GORDON GERHART IS a throwback, from way back.
From, say, the 19th century, or the 18th century. Or earlier.
He’s a fulltime blacksmith, plying his trade in the heart of Marquette five days a week, sometimes seven days a week.
“I’m happiest when I’m making something,” he tells you between mighty swings with his hammer at a red-hot iron rod. The sparks fly.
For the last decade, he’s worked out of a high-ceiling warehouse just off the bike path. Mostly alone. For company, he’s got his forge, his hammer, his anvil, his coke (processed coal), an assortment of shaping instruments, and a supply of iron waiting to be transformed into something handsome or functional, or both.
Gearhart’s other indispensable tools are a keen eye, a flair for the creative, a strong arm, and a remarkable muscle memory that enables the high-swinging hammer to land exactly where he wants it every single time.
A computer for his shop? No, he doesn’t need one.
How about a website to advertise and market his business? Nah. “I just never got around to doing it,” he says. “People have offered to help me with a website but I’ve never taken that step.”
He’s lean and dark-haired, with a salt-and-pepper beard, almost always with a cap on his head but perhaps his most remarkable feature is his ever constant smile. He’s a man who looks at peace with himself, his work, his life.
He was born 56 years ago in Beaver Falls, Pennsylvania, and raised in Poland, Ohio, just outside of Youngstown, a city built on steel. His mother stayed at home with the kids but Dad was a manufacturing rep for the steel companies. Gordon’s eventual choice of professions is starting to make sense.
“Even when I was boy, I liked making things, carving boats out of wood,” he explains. “I had a big interest in knives…in the steel and the bone. Maybe I got it from TV and cowboy movies.” Here he breaks into a broad smile just before he slips the rod that he’s working on into the bed of coke. The coals register at about 2600 degrees Fahrenheit, he says.

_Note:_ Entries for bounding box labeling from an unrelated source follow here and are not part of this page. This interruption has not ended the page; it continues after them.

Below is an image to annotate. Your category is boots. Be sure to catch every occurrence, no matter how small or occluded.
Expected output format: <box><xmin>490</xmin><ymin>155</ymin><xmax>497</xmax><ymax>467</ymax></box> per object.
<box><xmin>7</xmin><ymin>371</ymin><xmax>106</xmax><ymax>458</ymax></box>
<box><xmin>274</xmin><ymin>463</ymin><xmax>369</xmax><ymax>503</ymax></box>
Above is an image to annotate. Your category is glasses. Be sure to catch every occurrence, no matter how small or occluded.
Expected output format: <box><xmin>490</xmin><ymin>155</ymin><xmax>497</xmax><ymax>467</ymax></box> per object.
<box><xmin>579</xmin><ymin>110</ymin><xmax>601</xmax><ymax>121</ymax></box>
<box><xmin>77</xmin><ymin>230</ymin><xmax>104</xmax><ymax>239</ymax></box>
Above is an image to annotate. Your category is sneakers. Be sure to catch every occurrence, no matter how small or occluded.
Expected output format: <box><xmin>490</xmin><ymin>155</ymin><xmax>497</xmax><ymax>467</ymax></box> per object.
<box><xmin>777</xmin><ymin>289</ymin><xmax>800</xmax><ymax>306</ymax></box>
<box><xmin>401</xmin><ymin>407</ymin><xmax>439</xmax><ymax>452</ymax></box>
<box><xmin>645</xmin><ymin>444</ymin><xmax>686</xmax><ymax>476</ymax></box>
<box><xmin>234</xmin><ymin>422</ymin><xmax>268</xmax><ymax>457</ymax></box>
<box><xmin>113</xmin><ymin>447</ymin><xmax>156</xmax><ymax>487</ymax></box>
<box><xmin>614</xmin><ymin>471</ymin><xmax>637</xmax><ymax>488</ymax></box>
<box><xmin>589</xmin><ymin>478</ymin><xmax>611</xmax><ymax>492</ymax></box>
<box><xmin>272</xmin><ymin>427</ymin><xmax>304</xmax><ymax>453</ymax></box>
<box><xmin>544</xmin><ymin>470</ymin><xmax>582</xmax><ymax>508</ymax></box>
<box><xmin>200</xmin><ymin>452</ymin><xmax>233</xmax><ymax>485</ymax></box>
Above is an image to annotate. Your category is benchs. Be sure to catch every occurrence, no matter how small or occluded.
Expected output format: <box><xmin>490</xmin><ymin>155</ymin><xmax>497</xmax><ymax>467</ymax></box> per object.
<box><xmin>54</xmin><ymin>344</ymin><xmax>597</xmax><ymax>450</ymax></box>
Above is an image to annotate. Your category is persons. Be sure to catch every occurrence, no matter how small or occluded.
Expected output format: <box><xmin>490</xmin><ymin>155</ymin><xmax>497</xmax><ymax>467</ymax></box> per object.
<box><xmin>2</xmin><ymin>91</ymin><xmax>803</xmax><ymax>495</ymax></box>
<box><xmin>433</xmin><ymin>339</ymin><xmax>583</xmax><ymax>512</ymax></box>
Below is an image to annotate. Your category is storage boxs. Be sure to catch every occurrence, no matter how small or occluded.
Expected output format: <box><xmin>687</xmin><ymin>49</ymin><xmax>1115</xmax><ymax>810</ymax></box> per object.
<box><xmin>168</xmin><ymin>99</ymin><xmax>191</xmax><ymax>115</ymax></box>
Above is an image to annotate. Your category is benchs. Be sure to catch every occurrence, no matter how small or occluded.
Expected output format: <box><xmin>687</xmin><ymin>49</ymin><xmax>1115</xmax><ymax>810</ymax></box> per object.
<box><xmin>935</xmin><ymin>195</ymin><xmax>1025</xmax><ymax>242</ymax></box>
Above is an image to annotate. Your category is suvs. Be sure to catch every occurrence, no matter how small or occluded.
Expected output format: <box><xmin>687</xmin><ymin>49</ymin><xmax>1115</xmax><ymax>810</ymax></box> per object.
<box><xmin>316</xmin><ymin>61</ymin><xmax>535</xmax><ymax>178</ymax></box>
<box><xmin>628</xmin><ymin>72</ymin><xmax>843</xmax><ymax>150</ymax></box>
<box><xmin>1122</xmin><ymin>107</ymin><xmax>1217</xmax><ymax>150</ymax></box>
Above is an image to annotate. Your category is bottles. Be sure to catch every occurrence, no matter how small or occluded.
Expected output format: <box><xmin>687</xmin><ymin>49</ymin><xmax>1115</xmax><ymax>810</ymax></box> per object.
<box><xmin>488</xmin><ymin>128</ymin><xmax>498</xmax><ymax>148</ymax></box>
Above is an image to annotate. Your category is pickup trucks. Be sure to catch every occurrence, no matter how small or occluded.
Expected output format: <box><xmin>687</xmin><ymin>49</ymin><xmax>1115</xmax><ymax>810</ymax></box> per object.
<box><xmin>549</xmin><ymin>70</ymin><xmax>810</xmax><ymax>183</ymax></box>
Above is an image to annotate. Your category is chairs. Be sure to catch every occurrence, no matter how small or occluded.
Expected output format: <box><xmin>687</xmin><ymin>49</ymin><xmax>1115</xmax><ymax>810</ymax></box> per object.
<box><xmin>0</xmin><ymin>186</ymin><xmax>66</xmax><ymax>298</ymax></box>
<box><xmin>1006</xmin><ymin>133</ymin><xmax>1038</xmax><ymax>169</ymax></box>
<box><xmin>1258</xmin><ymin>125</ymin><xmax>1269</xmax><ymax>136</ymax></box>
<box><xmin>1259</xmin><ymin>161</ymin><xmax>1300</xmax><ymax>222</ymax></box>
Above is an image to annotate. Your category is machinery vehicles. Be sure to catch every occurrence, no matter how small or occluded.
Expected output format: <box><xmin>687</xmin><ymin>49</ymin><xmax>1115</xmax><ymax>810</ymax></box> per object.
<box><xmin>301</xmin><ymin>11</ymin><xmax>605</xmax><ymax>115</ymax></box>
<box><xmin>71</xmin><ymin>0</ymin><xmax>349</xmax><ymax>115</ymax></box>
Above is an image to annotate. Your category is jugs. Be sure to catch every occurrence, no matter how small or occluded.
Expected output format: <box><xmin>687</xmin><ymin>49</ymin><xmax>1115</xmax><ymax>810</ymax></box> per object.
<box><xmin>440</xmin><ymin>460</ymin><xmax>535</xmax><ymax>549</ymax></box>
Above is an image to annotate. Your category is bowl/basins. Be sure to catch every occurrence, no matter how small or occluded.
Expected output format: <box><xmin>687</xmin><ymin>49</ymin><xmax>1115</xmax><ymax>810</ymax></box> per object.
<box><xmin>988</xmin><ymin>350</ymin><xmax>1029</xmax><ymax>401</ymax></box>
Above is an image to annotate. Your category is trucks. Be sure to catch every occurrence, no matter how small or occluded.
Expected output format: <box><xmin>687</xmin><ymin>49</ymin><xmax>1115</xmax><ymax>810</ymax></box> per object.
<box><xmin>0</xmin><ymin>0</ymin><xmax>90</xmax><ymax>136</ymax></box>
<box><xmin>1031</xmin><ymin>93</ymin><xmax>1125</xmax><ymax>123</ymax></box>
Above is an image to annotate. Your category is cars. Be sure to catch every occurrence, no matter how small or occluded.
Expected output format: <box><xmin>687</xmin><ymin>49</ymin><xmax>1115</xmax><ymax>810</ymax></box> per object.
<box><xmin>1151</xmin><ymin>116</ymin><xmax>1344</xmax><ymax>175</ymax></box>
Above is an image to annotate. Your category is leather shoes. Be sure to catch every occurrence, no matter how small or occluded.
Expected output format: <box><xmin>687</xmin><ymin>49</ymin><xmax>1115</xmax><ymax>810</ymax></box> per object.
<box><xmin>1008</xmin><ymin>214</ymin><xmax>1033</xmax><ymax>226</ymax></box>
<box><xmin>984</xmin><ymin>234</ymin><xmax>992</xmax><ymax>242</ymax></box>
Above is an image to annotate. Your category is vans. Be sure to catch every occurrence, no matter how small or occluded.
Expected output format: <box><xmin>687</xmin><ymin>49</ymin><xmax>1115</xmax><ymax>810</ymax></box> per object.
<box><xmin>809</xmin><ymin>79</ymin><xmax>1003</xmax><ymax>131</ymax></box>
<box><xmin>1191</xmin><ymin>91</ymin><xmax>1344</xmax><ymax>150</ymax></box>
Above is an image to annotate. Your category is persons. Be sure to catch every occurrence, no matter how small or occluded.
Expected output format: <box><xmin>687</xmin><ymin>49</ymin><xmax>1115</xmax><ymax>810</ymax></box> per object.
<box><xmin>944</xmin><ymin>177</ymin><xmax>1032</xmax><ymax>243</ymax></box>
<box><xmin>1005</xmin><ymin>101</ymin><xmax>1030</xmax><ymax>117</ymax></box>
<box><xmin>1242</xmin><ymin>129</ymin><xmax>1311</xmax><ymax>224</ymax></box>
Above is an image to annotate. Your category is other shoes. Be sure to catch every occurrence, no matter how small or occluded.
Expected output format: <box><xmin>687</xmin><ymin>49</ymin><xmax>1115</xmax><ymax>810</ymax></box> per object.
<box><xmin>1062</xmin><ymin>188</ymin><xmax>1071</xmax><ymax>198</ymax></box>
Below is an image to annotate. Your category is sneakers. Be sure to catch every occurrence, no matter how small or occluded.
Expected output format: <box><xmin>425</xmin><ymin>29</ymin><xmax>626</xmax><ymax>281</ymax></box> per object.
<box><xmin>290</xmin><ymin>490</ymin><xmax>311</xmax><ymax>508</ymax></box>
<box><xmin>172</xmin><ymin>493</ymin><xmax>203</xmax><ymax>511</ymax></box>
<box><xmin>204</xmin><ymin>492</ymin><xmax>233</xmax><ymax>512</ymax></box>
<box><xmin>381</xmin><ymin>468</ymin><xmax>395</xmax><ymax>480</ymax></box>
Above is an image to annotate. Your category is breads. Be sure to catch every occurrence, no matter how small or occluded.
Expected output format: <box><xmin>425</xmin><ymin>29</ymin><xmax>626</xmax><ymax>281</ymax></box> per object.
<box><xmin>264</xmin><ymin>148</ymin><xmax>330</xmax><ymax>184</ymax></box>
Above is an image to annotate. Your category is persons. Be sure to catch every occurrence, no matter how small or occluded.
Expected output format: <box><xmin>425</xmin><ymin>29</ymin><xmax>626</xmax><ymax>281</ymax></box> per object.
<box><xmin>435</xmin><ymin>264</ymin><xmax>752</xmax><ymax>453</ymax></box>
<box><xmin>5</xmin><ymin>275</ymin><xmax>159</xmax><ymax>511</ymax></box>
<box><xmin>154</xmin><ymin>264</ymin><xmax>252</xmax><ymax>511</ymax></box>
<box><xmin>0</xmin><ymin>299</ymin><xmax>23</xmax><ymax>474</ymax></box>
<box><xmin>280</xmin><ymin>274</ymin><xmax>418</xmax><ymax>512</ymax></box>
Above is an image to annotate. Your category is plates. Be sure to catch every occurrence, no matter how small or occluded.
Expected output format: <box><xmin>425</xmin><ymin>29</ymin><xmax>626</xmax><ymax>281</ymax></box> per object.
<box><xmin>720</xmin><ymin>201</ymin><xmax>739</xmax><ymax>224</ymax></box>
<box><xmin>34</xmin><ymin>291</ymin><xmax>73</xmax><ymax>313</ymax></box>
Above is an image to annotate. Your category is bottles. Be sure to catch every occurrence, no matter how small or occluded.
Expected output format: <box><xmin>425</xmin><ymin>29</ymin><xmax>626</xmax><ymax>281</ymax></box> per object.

Gordon never did take to normal schooling. “I didn’t hate school but to me it just seemed like a place you had to go for six hours a day because it was necessary,” he says.
Once out of high school, he tried a couple of semesters at Southern Technical Institute in Marietta, Georgia, studying industrial technology, but his attention wandered elsewhere.
He took jobs in a foundry and at a roofing company.
“I was looking for what I wanted to do in life,” he explains. He takes the rod out of the coals, lays it on the anvil, lifts the hammer, and starts banging away on it, with uncanny precision. The hammering echoes throughout the warehouse. The rod grudgingly starts bending to its new shape.
The big change in his life came in his early twenties. His sister married a man from the Upper Peninsula, Gordon came up to visit them, and found a place more suited to his personality.
“I wanted to flee the summers of Atlanta, all the development and all the people,” he says, as he pauses in his hammering. “And I really liked it here.”
Then the breakthrough arrived. He enrolled at NMU, again with focus on industrial technology, and discovered a blacksmithing class with Dale Wedig. He was sold.
The handcrafts and self-sufficiency movements of the Seventies had brought blacksmithing back into vogue in the United States and Gordon realized this was what he wanted to do with his life.
He opened his own blacksmithing shop for five years on Presque Isle Avenue, he traveled to shows and festivals, he got commission work, he acquired a reputation.
But was he getting wealthy and comfortable? No, that wasn’t the lot of a modern day blacksmith. “I’m not sure how I got by sometimes,” he says with a chuckle. “It was a struggle. I was living really cheaply.”
He attempted a family, had a son but “Things just didn’t work out” with the mother. He’s never married. He’s not comfortable talking about it.
After some traveling, he eventually resettled in Marquette and worked out of Wedig’s shop for several years before acquiring his own, the one where he works today. Him, his hammer, his forge, his anvil, and his metals.
His clients rave about his work–the door handles, the buckles, the knives, the spikes, the hooks, the decorative works large and small–and he still loves what he does, but as the years accumulate and he evolves from vigorous, youthful adulthood to middle age to…eventual elder status, he pauses for reflection. And concern.
“I’m living near the bottom of the socio-economic strata,” he tells you. “I have no health insurance or retirement plan, and as I get older, it’s starting to worry me. I smoke, I inhale metallic dust every day.” He takes a drag on his cigarette. “But you know, I’m willing to take the consequences of the way I live. I’ll do it until I can’t do it anymore.”
Gearhart’s chosen a path that few of us have dared to take. No security, not much money. An avoidance of modern technology. A deliberate decision to live simply in a complex and frenetic world.
He wouldn’t have it any other way.
“I like discovering ways to shape metals into something–a snowflake, a bird, a flower,” he says, laying his cigarette down. “It fascinates me. That’s what I love.”
And then he lifts his hammer for another mighty swing.